The stability of the ligaments of the knee should also be tested, and a thorough neuromuscular examination should also be carried out. Regular x-rays may be taken for many months following the injury to track and monitor the bones healing and growth (Owen & Stephens, 2007). SQ. Age, fracture pattern and location, soft tissue injury, other fractures and injuries, family preference and social situation can all influence how the fracture is treated. Fractures in infants can be treated with a Pavlov harness (Angle & Choc 2005). While Children up to six years of age can benefit from Spice casting.
Other forms of treatment for pediatric patients with a fractured femur include external fixation, plating, flexible nailing and intermediately nailing (Angle & Choc 2005). Following treatment, rehabilitation may need to be undertaken by some patients. This type of fracture will normally heal fine in pediatric patients. They will usually recover full function of the limb and have legs that are the same length. If the fracture has been iced with intermediately nails, then they may need to be removed once the fracture has healed if they produce irritation to the skin and tissues underneath.

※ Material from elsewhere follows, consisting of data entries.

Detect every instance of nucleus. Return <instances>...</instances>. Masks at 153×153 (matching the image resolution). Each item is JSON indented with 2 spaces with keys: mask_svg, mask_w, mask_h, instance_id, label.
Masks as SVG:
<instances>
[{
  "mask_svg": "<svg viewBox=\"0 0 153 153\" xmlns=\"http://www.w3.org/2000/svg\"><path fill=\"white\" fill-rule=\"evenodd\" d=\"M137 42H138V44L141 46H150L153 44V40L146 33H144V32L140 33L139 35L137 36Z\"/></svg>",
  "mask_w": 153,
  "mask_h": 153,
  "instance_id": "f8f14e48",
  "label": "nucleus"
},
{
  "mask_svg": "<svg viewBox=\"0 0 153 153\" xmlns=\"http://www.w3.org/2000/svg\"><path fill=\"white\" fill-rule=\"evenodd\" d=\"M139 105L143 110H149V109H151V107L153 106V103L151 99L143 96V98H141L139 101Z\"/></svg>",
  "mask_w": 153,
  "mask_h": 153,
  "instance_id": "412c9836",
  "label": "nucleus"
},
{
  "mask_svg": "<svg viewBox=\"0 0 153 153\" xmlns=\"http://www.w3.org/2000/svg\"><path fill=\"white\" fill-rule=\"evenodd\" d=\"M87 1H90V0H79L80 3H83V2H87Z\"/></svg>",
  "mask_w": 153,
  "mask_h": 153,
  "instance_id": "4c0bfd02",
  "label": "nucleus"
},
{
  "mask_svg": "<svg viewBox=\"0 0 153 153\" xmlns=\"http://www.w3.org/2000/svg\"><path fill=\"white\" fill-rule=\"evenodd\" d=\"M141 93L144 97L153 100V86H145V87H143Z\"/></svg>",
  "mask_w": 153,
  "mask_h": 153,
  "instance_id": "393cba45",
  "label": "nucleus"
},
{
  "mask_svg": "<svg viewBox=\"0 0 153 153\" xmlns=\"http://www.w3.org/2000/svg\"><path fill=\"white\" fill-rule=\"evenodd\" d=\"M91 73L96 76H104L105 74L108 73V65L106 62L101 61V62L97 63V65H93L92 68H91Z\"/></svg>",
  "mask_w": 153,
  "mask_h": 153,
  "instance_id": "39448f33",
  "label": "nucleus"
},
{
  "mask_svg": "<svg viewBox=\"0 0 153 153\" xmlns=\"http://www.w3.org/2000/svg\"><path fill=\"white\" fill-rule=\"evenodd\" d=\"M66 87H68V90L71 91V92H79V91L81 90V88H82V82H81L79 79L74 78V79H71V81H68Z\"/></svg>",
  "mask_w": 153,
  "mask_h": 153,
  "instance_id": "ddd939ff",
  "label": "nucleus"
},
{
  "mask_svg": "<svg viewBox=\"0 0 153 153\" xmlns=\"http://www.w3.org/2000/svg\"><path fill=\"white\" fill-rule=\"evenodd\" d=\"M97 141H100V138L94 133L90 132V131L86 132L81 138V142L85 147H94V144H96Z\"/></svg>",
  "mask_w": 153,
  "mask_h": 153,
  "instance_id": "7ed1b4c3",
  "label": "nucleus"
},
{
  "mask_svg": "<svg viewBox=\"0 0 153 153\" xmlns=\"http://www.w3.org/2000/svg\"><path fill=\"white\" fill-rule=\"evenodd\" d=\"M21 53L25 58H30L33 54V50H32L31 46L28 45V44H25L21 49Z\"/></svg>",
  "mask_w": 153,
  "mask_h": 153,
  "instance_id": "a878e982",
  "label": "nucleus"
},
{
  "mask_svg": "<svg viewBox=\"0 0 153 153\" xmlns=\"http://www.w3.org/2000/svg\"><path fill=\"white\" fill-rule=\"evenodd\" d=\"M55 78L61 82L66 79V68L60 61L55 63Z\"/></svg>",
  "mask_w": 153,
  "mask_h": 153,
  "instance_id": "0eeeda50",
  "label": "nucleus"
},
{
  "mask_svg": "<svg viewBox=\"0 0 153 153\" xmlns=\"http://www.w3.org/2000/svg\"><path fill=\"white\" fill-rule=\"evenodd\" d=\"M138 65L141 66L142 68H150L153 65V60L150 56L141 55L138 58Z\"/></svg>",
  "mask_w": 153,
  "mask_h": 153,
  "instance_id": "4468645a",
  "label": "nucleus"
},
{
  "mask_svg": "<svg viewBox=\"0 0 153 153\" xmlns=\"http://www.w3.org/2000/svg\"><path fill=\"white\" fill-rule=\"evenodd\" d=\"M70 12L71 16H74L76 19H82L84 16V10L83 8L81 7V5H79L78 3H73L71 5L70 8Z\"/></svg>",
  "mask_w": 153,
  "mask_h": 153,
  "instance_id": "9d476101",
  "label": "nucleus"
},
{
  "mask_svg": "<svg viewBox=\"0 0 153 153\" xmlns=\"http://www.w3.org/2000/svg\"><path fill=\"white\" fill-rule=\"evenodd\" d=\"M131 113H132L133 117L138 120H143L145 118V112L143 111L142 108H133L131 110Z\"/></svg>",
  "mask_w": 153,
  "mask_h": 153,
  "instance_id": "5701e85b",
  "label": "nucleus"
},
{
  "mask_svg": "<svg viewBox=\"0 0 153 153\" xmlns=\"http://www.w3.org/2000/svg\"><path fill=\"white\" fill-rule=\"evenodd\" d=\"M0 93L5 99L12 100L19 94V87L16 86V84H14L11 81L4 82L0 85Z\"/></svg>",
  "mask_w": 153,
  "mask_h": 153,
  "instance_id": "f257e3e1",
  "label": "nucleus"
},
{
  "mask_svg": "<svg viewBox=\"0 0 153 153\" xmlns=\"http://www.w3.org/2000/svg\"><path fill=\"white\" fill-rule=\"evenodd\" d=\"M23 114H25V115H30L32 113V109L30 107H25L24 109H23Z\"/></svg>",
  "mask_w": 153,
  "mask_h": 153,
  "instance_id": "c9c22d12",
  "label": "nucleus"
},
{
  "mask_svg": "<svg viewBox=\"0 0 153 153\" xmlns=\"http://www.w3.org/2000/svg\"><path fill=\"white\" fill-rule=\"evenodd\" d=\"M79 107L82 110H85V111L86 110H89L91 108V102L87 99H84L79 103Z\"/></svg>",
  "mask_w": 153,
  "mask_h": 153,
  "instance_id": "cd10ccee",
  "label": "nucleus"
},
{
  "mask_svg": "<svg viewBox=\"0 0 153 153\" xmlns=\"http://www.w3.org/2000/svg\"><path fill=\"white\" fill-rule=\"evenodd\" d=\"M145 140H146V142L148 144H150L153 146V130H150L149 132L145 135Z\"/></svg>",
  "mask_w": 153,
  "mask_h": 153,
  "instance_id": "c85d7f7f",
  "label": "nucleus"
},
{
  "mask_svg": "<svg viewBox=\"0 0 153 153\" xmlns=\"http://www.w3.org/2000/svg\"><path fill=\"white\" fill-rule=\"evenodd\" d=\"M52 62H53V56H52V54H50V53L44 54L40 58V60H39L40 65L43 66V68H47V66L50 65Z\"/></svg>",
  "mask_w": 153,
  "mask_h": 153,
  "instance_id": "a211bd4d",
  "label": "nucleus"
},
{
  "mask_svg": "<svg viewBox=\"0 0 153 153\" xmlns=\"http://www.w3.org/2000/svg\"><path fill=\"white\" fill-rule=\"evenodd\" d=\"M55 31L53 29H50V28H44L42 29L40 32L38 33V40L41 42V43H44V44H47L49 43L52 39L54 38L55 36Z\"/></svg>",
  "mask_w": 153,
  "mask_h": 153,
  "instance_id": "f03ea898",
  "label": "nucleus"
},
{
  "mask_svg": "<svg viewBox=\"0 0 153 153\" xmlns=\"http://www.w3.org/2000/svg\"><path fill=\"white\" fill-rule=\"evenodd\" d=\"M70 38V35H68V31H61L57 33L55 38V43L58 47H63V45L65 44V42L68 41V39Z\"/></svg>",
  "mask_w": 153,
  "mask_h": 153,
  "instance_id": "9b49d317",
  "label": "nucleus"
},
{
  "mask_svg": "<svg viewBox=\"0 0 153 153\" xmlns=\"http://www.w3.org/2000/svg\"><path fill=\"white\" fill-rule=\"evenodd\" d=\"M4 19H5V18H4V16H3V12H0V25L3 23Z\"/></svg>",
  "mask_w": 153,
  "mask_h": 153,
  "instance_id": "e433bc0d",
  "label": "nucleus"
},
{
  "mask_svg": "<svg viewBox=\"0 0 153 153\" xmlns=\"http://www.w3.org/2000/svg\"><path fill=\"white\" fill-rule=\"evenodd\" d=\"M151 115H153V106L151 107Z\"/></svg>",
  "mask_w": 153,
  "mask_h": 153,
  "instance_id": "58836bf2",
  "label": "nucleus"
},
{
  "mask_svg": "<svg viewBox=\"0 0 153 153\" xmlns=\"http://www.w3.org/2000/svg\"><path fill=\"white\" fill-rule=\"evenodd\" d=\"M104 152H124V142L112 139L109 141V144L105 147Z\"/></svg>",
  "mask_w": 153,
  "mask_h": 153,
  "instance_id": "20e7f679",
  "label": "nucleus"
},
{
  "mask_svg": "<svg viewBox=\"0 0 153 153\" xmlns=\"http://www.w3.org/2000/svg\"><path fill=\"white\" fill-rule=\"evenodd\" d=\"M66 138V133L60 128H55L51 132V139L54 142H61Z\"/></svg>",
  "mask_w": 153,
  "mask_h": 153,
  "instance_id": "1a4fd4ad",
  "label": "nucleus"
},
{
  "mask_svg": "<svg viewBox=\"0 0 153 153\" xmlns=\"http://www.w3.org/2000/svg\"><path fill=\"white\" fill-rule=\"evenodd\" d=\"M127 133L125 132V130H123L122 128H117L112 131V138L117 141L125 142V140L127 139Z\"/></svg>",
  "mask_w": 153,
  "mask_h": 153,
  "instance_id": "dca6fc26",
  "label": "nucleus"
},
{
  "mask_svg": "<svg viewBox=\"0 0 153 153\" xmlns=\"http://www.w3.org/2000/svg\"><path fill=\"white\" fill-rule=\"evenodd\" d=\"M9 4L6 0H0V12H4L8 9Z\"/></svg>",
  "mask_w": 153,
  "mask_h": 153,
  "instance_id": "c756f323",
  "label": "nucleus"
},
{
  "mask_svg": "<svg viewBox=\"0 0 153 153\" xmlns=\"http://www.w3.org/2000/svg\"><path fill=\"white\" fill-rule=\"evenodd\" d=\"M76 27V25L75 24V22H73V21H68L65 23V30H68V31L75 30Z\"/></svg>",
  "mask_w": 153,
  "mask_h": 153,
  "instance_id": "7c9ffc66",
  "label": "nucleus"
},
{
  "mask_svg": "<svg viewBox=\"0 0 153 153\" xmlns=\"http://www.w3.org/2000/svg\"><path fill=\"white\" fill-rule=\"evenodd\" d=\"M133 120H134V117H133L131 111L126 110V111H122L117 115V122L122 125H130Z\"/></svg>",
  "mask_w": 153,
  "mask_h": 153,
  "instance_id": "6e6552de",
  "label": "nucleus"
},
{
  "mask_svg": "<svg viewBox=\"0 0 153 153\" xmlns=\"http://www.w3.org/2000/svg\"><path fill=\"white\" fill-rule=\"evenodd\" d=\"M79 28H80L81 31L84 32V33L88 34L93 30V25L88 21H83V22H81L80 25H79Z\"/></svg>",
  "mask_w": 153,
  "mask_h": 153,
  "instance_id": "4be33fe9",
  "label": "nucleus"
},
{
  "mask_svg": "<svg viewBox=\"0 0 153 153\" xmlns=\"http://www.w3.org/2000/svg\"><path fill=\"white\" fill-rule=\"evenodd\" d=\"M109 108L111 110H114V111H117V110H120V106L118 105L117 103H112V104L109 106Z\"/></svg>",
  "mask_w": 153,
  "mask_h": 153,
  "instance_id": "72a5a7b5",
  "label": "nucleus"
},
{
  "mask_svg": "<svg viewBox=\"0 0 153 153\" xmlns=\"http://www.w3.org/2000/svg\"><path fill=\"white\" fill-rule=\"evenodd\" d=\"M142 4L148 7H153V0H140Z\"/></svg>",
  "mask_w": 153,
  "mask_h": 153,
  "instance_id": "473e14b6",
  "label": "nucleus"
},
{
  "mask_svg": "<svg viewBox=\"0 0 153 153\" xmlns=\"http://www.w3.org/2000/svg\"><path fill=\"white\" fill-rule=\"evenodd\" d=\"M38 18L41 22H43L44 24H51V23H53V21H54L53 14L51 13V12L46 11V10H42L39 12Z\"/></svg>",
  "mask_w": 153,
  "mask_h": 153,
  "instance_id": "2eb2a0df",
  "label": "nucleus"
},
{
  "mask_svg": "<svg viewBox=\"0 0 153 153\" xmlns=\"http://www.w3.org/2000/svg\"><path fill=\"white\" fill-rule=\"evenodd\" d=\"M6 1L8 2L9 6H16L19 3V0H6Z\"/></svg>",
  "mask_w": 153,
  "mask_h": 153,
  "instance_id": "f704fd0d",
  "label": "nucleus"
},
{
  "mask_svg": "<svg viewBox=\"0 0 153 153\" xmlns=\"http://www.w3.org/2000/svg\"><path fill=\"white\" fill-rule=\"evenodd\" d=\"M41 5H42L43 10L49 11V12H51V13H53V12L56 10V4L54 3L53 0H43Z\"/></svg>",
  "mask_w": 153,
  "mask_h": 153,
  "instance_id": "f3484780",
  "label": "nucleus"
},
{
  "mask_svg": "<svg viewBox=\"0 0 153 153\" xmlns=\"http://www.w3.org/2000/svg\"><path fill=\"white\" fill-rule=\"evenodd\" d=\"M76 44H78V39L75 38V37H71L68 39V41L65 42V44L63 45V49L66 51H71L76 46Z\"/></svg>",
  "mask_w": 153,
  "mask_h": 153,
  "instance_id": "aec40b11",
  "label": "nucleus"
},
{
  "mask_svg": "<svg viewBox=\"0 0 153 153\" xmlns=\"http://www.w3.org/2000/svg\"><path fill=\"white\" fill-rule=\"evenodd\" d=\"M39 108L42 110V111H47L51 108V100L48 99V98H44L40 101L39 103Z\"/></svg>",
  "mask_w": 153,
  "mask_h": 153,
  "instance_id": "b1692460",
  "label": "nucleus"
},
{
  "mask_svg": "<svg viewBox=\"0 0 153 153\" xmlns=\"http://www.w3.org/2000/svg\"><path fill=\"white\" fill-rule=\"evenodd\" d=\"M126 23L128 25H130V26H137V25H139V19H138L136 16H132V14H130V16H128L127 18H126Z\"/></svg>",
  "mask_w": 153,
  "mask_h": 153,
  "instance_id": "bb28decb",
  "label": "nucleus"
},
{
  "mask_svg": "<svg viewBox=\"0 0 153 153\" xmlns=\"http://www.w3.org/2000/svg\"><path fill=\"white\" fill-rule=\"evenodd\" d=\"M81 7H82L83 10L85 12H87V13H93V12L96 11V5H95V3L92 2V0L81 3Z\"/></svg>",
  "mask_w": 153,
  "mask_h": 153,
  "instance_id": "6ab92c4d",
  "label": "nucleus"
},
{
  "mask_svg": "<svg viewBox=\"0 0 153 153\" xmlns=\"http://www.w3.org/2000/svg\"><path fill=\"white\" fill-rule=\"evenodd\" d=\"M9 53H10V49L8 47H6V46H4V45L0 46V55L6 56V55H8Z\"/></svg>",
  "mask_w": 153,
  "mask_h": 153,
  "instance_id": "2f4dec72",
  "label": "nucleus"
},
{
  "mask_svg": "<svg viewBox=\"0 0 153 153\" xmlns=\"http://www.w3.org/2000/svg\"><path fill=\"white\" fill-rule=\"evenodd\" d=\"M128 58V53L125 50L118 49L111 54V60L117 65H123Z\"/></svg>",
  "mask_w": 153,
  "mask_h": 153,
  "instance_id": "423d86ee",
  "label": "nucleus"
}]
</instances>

Sometimes pediatric patients will need additional treatment; this can be either early after the initial treatment or years after, if the patient has a substantial variance in the length of the legs, improper insulation or irregular rotation of the healed bone, infection or if it re-fractures (Hake & Blanch 2000). Any of these issues can normally be fixed Ninth additional treatment. References: Ambulance Victoria. (2009). Clinical practice guidelines for ambulance and MICA paramedics, revised edition. Detonates, Victoria.